As the door turneth upon his hinges, so doth the slothful upon his bed.
How does a door turn on its hinges? It moves back and forth, but it never goes anywhere! It turns from side to side, but it cannot get loose from its place! It moves back and forth, but it does not leave the doorway! So are lazy people, who will lie in bed, rolling back and forth, but dreading the thought of getting up to go to school or work (Pr 26:13-16).
Here is a wonderful proverb with a great simile to condemn lazy persons that like to sleep too much. A simile is a comparison between two things that is clearly stated by the use of “as” or “like.” As a door turns back and forth, and from side to side, without going anywhere, so are lazy people who stay in bed, though they are through sleeping soundly.
What is the slothful? He is a lazy man that is slow, resentful of action or exertion, sluggish, idle, and indolent. He is named correctly, for there is a mammal in the forests of Central and South America that is called the sloth, which moves very slowly and often stays in the same position for extended periods of time, just like these lazy people in bed.

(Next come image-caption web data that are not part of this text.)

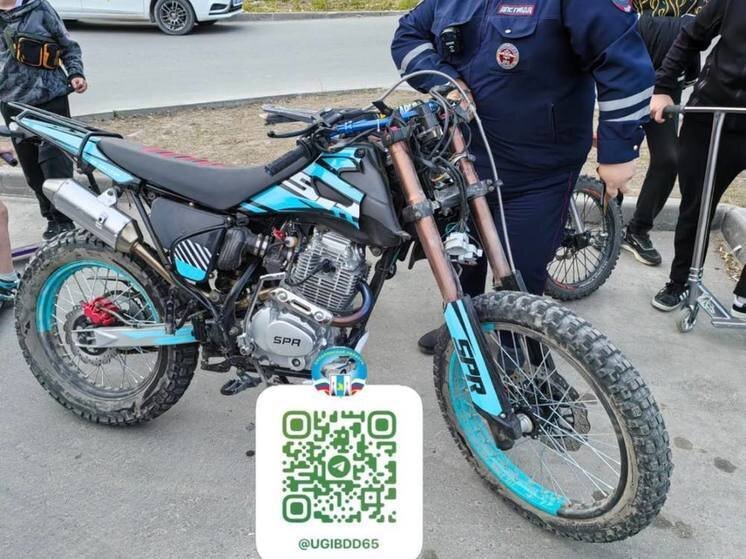     ФОТО: ПРЕСС-СЛУЖБА ГОСАВТОИНСПЕКЦИИ САХАЛИНСКОЙ ОБЛАСТИ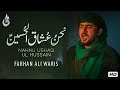 Farhan Ali Waris Nahnu Ushaq Ul Hussain Arabic Noha 2014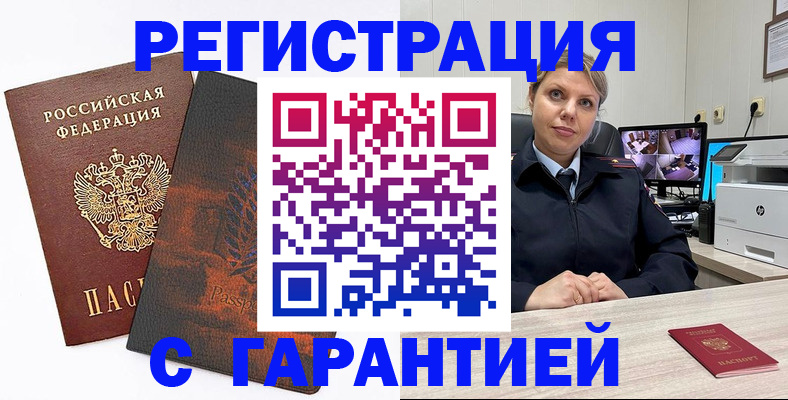 пропишу в квартире в Райчихинске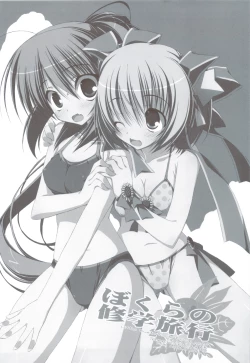 Page 43 of Ritobasu Soushuuhen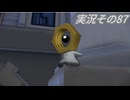 #40「メガトンデモ異次元で超ラッシュ！ ポケモンLEGENDS Ｚ-Ａ」実況その87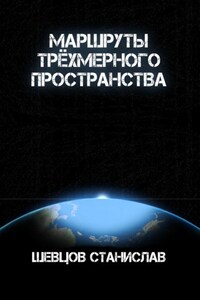 Маршруты трёхмерного пространства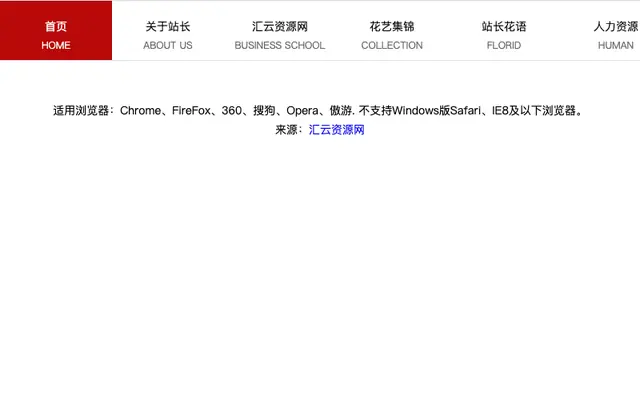 jQuery网站导航下拉菜单实例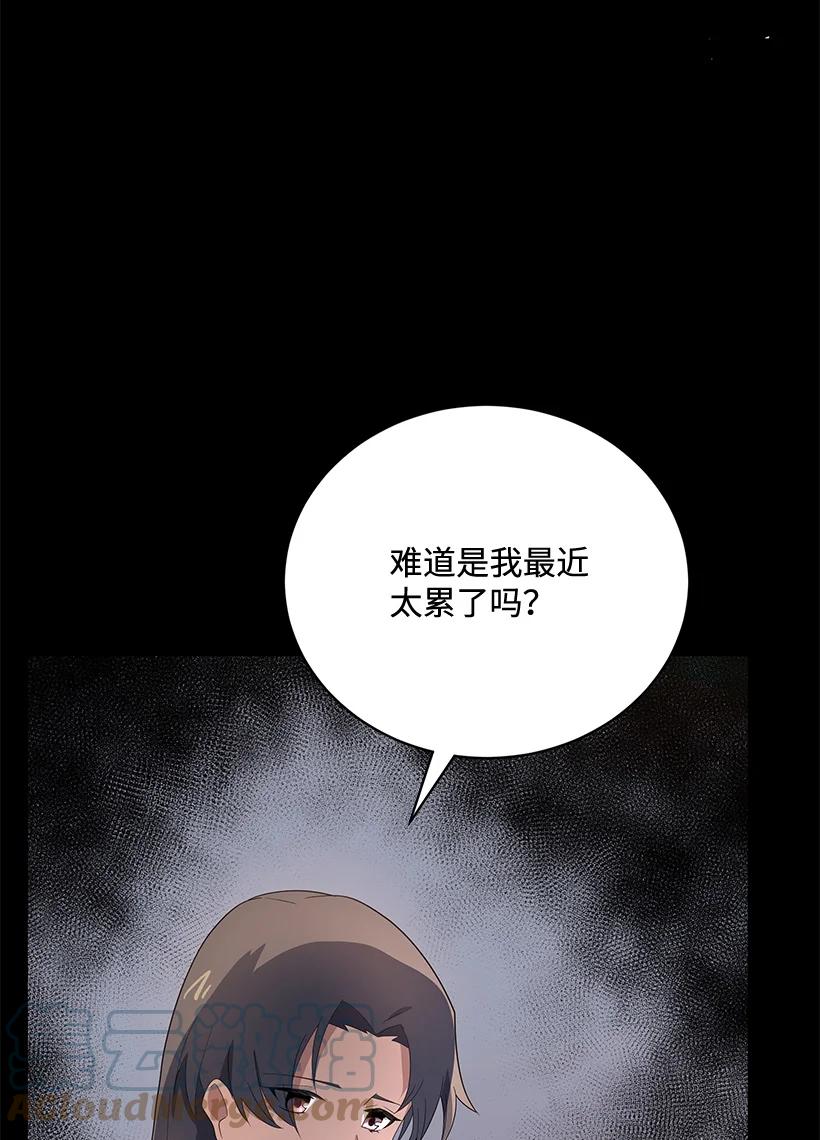 《魔尊现世降临记》123 第一百二十三话 第88页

Solomon wrote to young men, including his son (Pr 1:4,8). He knew by God’s inspiration and observations in life that young men can sleep too much, so he wrote several proverbs against it (Pr 6:6-11; 19:15; 20:13; 23:21; 24:30-34). Too much sleep will bring a man to poverty, so he ridiculed excess sleep by comparing it to a door turning on hinges.
What cures the love of sleep? Starvation (Pr 20:4; II Thes 3:10)! Deprive a young man of food; it will get him to work. His appetite and metabolism are the highest they will ever be! Parents can easily teach sons to get up in the morning, though most parents pamper their slothfulness, thus teaching sons that laziness is acceptable and without painful costs.

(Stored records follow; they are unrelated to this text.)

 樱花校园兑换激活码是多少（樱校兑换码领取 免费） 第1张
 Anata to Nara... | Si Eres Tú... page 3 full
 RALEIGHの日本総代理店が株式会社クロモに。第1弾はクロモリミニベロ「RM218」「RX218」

Lazy people are headed for poverty, unless they drastically change their habits (Pr 6:11; 19:15; 20:13; 23:21; 24:34). The more a man sleeps, the more he thinks he needs to sleep, his metabolism slows, and he quickly experiences catabolism of muscular strength. The military knows how to turn soft boys into hard men, and it is not by sleeping in! While the first days of getting up early might be painful, good habits can quickly be formed.

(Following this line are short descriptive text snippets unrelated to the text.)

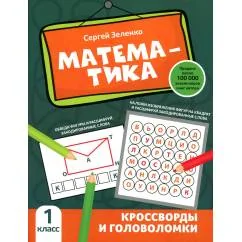 Обложка книги «Математика кроссворды и головоломки 1 кл»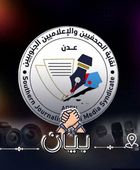 "الصحفيين الجنوبيين" تدين ملاحقة إعلاميين باتهامات باطلة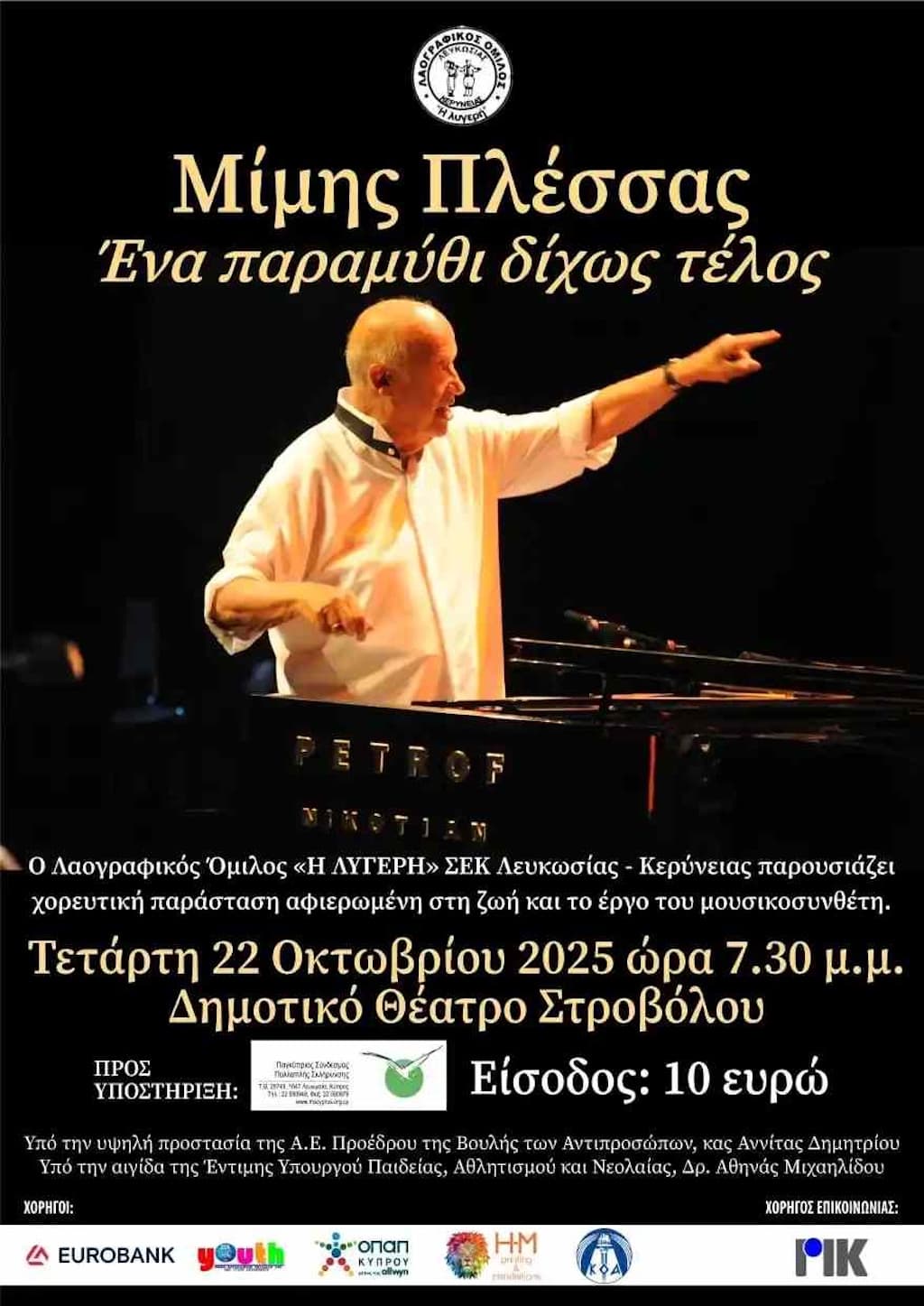 Mimis plessas oct 25
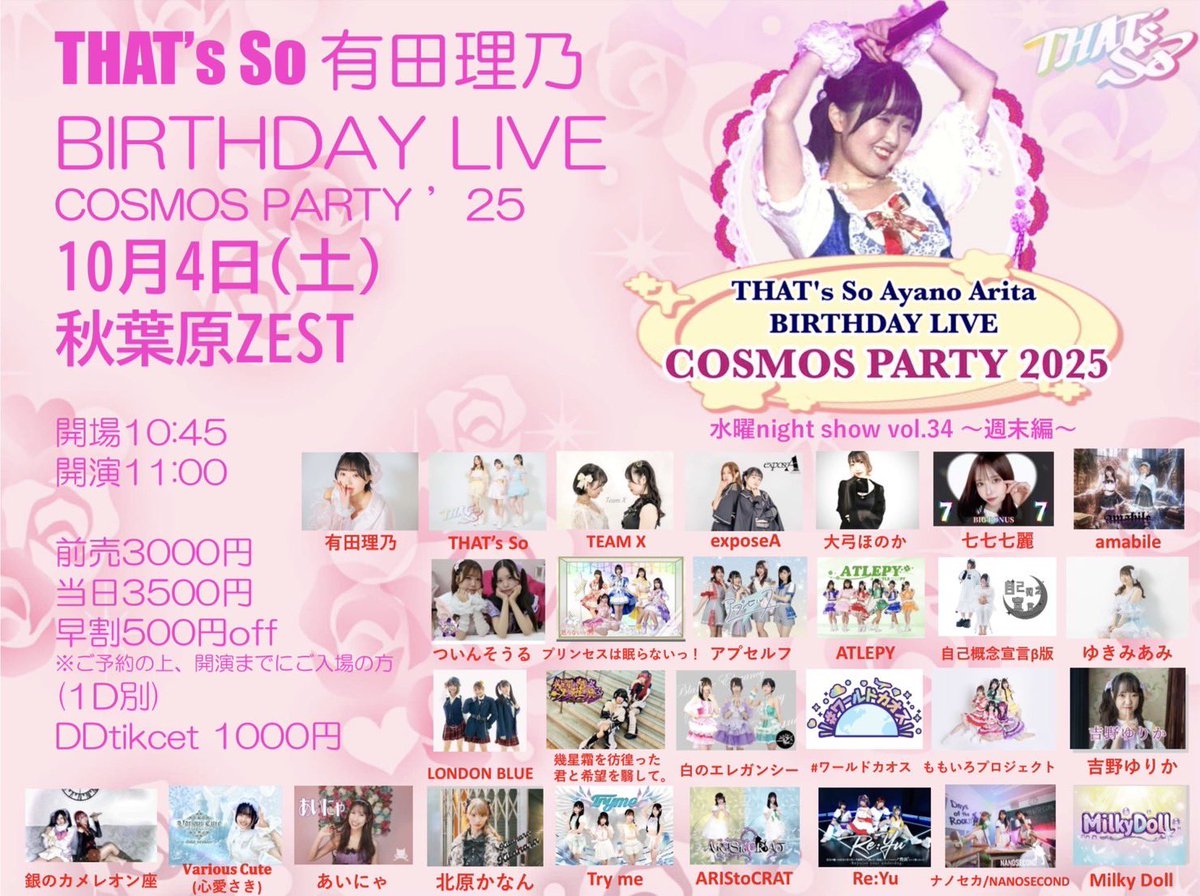 BGS10 サマーバケーション 赤井はあと SP ヴァイスシュヴァルツ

There is more to this proverb than just a condemnation of excess sleep. Solomon also condemned the attitude, actions, and character of lazy persons by picking on their sleep habits. A sluggard will do anything but work! He will talk, take a break, pace himself, take a long time eating, get distracted easily, be unnecessarily concerned about details, and do easy things very slowly, lest he be forced to face a task that will take exertion.
Young men today with the benefit of electricity have another problem beyond sleeping, they can get addicted to Xbox, smart phones, computers, television, and other inventions that steal their time and energy even more aggressively than sleep. Using these things late into the night, they are considerably more exhausted in the morning than young men in the past that had little or nothing to do after dark. Young man, be wise and hate anything that keeps you from attacking each day early in the morning with your wits and strength.
If you are slothful spiritually, you will also suffer spiritual poverty just as surely. It is the man who hunts for wisdom as for hidden treasure – intense and persistent efforts – that finds it (Pr 2:4; 18:1). You must hear preaching with great care (Luke 8:18), and you must make diligent efforts to confirm and understand what you hear to be noble (Acts 17:11; I Thes 5:21). Are you able to get up and seek the Lord early to find Him (Pr 8:17)?